What is quite unbelievable about this text from Microsoft is that Synchronous Request-Response complexity is far lower in their analysis primarily because they fail to notice it. We are told that using a Broker "brings additional complexity when the client requires success notification, as this step needs to become asynchronous." We are not told what happens when a Synchronous API Request is made, and there is a timeout. Any idea which party is responsible for managing recovery? Any idea what happens if a second – duplicate – API call is made by the client, resulting in a duplicated resource – such as a duplicated Bank Payment – on the target system? How can the client ever know if the original API Request resulted in the creation of the requested resource in the case of a timeout or a sudden network failure? Isn't that also a complex problem to manage? Should we bother to think about it?

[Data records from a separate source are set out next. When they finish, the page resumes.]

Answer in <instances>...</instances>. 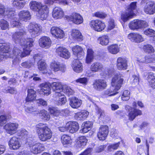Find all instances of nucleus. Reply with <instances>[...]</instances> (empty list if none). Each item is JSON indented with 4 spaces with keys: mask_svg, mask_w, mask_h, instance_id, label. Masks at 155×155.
Listing matches in <instances>:
<instances>
[{
    "mask_svg": "<svg viewBox=\"0 0 155 155\" xmlns=\"http://www.w3.org/2000/svg\"><path fill=\"white\" fill-rule=\"evenodd\" d=\"M9 21L12 27H20L21 24L19 20L27 21L31 18V15L28 10H23L20 12L17 15L14 11H10L8 13Z\"/></svg>",
    "mask_w": 155,
    "mask_h": 155,
    "instance_id": "nucleus-1",
    "label": "nucleus"
},
{
    "mask_svg": "<svg viewBox=\"0 0 155 155\" xmlns=\"http://www.w3.org/2000/svg\"><path fill=\"white\" fill-rule=\"evenodd\" d=\"M25 45H20V47H15L13 50L12 55L14 57L22 58L29 55L31 52L30 48L34 45V40L32 38H28Z\"/></svg>",
    "mask_w": 155,
    "mask_h": 155,
    "instance_id": "nucleus-2",
    "label": "nucleus"
},
{
    "mask_svg": "<svg viewBox=\"0 0 155 155\" xmlns=\"http://www.w3.org/2000/svg\"><path fill=\"white\" fill-rule=\"evenodd\" d=\"M123 76L120 74H116L113 77L111 86L105 92V94L109 96H114L118 93L117 91L121 87L124 81Z\"/></svg>",
    "mask_w": 155,
    "mask_h": 155,
    "instance_id": "nucleus-3",
    "label": "nucleus"
},
{
    "mask_svg": "<svg viewBox=\"0 0 155 155\" xmlns=\"http://www.w3.org/2000/svg\"><path fill=\"white\" fill-rule=\"evenodd\" d=\"M30 6L31 10L36 12V15L39 18L42 20L46 19L48 13V8L47 5L40 2L33 1L31 2Z\"/></svg>",
    "mask_w": 155,
    "mask_h": 155,
    "instance_id": "nucleus-4",
    "label": "nucleus"
},
{
    "mask_svg": "<svg viewBox=\"0 0 155 155\" xmlns=\"http://www.w3.org/2000/svg\"><path fill=\"white\" fill-rule=\"evenodd\" d=\"M36 131L39 139L42 142H46L52 137V132L46 125L40 123L37 125Z\"/></svg>",
    "mask_w": 155,
    "mask_h": 155,
    "instance_id": "nucleus-5",
    "label": "nucleus"
},
{
    "mask_svg": "<svg viewBox=\"0 0 155 155\" xmlns=\"http://www.w3.org/2000/svg\"><path fill=\"white\" fill-rule=\"evenodd\" d=\"M26 143L29 146L31 152L34 154L39 153L45 149L43 144L40 143H35L34 139L31 137L27 139Z\"/></svg>",
    "mask_w": 155,
    "mask_h": 155,
    "instance_id": "nucleus-6",
    "label": "nucleus"
},
{
    "mask_svg": "<svg viewBox=\"0 0 155 155\" xmlns=\"http://www.w3.org/2000/svg\"><path fill=\"white\" fill-rule=\"evenodd\" d=\"M27 28L31 36L34 38L38 36L42 31L41 26L35 23H30Z\"/></svg>",
    "mask_w": 155,
    "mask_h": 155,
    "instance_id": "nucleus-7",
    "label": "nucleus"
},
{
    "mask_svg": "<svg viewBox=\"0 0 155 155\" xmlns=\"http://www.w3.org/2000/svg\"><path fill=\"white\" fill-rule=\"evenodd\" d=\"M25 33V31L21 29L19 31L16 32L13 34L12 39L16 43H19L20 45H25L26 43V41L28 38H23L22 37Z\"/></svg>",
    "mask_w": 155,
    "mask_h": 155,
    "instance_id": "nucleus-8",
    "label": "nucleus"
},
{
    "mask_svg": "<svg viewBox=\"0 0 155 155\" xmlns=\"http://www.w3.org/2000/svg\"><path fill=\"white\" fill-rule=\"evenodd\" d=\"M89 26L92 29L97 31H102L106 27L104 23L99 19L91 20L90 22Z\"/></svg>",
    "mask_w": 155,
    "mask_h": 155,
    "instance_id": "nucleus-9",
    "label": "nucleus"
},
{
    "mask_svg": "<svg viewBox=\"0 0 155 155\" xmlns=\"http://www.w3.org/2000/svg\"><path fill=\"white\" fill-rule=\"evenodd\" d=\"M148 26V23L145 21L135 20L131 21L129 24V27L131 29H138L145 28Z\"/></svg>",
    "mask_w": 155,
    "mask_h": 155,
    "instance_id": "nucleus-10",
    "label": "nucleus"
},
{
    "mask_svg": "<svg viewBox=\"0 0 155 155\" xmlns=\"http://www.w3.org/2000/svg\"><path fill=\"white\" fill-rule=\"evenodd\" d=\"M18 126L17 123H9L5 125L4 127L8 134L13 135L17 132Z\"/></svg>",
    "mask_w": 155,
    "mask_h": 155,
    "instance_id": "nucleus-11",
    "label": "nucleus"
},
{
    "mask_svg": "<svg viewBox=\"0 0 155 155\" xmlns=\"http://www.w3.org/2000/svg\"><path fill=\"white\" fill-rule=\"evenodd\" d=\"M8 145L11 149L17 150L21 147V144L19 138L13 137L9 140Z\"/></svg>",
    "mask_w": 155,
    "mask_h": 155,
    "instance_id": "nucleus-12",
    "label": "nucleus"
},
{
    "mask_svg": "<svg viewBox=\"0 0 155 155\" xmlns=\"http://www.w3.org/2000/svg\"><path fill=\"white\" fill-rule=\"evenodd\" d=\"M94 88L97 91H102L106 89L107 87L106 81L102 79L96 80L93 84Z\"/></svg>",
    "mask_w": 155,
    "mask_h": 155,
    "instance_id": "nucleus-13",
    "label": "nucleus"
},
{
    "mask_svg": "<svg viewBox=\"0 0 155 155\" xmlns=\"http://www.w3.org/2000/svg\"><path fill=\"white\" fill-rule=\"evenodd\" d=\"M50 68L54 72L61 71L62 72H64L66 68V66L64 64L57 61H54L51 63L50 64Z\"/></svg>",
    "mask_w": 155,
    "mask_h": 155,
    "instance_id": "nucleus-14",
    "label": "nucleus"
},
{
    "mask_svg": "<svg viewBox=\"0 0 155 155\" xmlns=\"http://www.w3.org/2000/svg\"><path fill=\"white\" fill-rule=\"evenodd\" d=\"M117 68L119 70H125L127 67V60L125 58L119 57L117 60Z\"/></svg>",
    "mask_w": 155,
    "mask_h": 155,
    "instance_id": "nucleus-15",
    "label": "nucleus"
},
{
    "mask_svg": "<svg viewBox=\"0 0 155 155\" xmlns=\"http://www.w3.org/2000/svg\"><path fill=\"white\" fill-rule=\"evenodd\" d=\"M144 12L147 14L153 15L155 13V2L152 1L147 2L143 8Z\"/></svg>",
    "mask_w": 155,
    "mask_h": 155,
    "instance_id": "nucleus-16",
    "label": "nucleus"
},
{
    "mask_svg": "<svg viewBox=\"0 0 155 155\" xmlns=\"http://www.w3.org/2000/svg\"><path fill=\"white\" fill-rule=\"evenodd\" d=\"M108 126L106 125L101 126L97 134L98 138L100 140H104L108 134Z\"/></svg>",
    "mask_w": 155,
    "mask_h": 155,
    "instance_id": "nucleus-17",
    "label": "nucleus"
},
{
    "mask_svg": "<svg viewBox=\"0 0 155 155\" xmlns=\"http://www.w3.org/2000/svg\"><path fill=\"white\" fill-rule=\"evenodd\" d=\"M56 52L58 55L65 59H68L70 57V52L65 48L59 47L56 49Z\"/></svg>",
    "mask_w": 155,
    "mask_h": 155,
    "instance_id": "nucleus-18",
    "label": "nucleus"
},
{
    "mask_svg": "<svg viewBox=\"0 0 155 155\" xmlns=\"http://www.w3.org/2000/svg\"><path fill=\"white\" fill-rule=\"evenodd\" d=\"M51 41L50 38L48 37L43 36L39 40V46L42 48L48 49L51 45Z\"/></svg>",
    "mask_w": 155,
    "mask_h": 155,
    "instance_id": "nucleus-19",
    "label": "nucleus"
},
{
    "mask_svg": "<svg viewBox=\"0 0 155 155\" xmlns=\"http://www.w3.org/2000/svg\"><path fill=\"white\" fill-rule=\"evenodd\" d=\"M69 20L76 24H80L83 22V19L80 14L74 13L68 17Z\"/></svg>",
    "mask_w": 155,
    "mask_h": 155,
    "instance_id": "nucleus-20",
    "label": "nucleus"
},
{
    "mask_svg": "<svg viewBox=\"0 0 155 155\" xmlns=\"http://www.w3.org/2000/svg\"><path fill=\"white\" fill-rule=\"evenodd\" d=\"M72 50L74 55L79 59H82L84 56V53L81 47L79 45L74 46Z\"/></svg>",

The reality is, instead, much different from what we have been asked to believe for the last twenty or so years. Every HTTP Request – whether Synchronous or Asynchronous – represents an 'Event' in the EDA context. Once an API Request has been received by a target system – I believe I can confidently assert without the help of any grammarian – the API has, at that moment, been 'RequestED' to perform some work. This reality is laid plain by the example I have just given of a timeout: it is most often the case that the target system will do the work that was 'Requested' of it by the Synchronous API call, regardless of the fact that the caller never receives a (Synchronous) Response confirming that the work was successfully performed.

For all the reasons just mentioned, I believe we should start calling apples, apples. API calls always represent an 'Event,' so those invocations should, as such, always be represented in exactly that format using the 'Requested (R7D) Event Pattern' that I proposed two years ago. Anyone taking the few minutes necessary to read about this Pattern will also learn that it offers a very significant benefit that is completely unavailable to us when using an 'old school' Request-Response approach, whether Synchronous or Asynchronous.